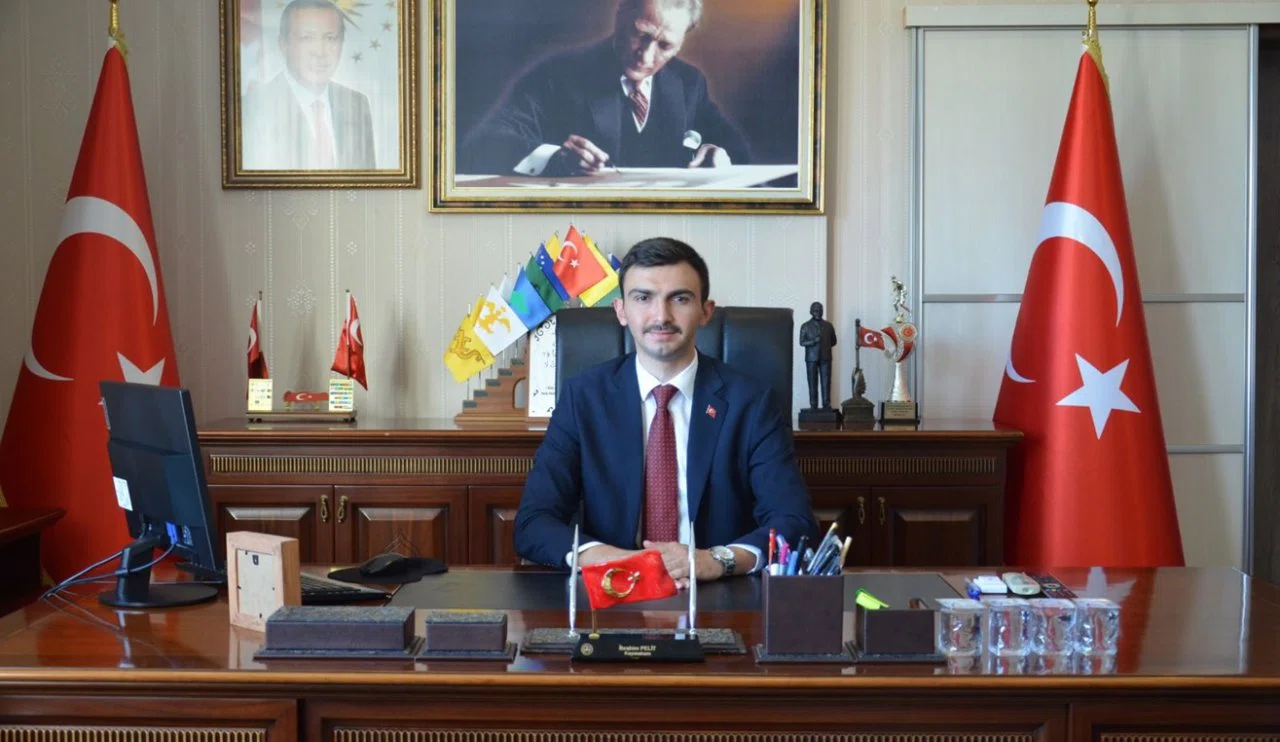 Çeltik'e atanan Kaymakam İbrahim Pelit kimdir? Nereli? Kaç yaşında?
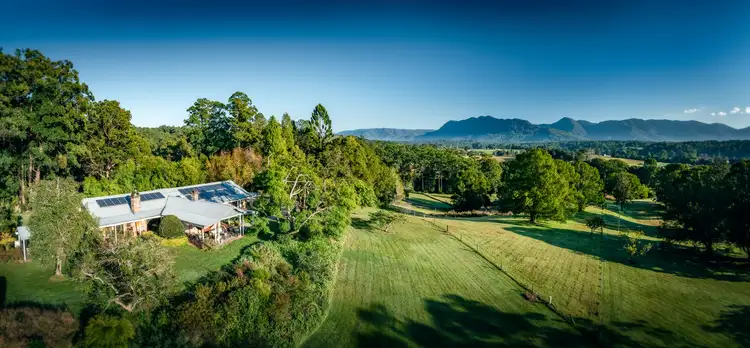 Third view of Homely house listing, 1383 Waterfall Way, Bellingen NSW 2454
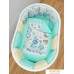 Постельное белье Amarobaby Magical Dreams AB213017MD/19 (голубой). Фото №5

--------------------------------------------------

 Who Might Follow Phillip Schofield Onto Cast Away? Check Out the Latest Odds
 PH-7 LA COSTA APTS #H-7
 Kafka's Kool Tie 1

--------------------------------------------------

**What is being asked:**
An exact transcription is needed of the lines from the one with "Third view of" to the one with "Постельное белье Amarobaby" above, both ends included, with pictures left out.

**Problem solution:**
 Third view of Homely house listing, 1383 Waterfall Way, Bellingen NSW 2454
 Постельное белье Amarobaby Magical Dreams AB213017MD/19 (голубой). Фото №5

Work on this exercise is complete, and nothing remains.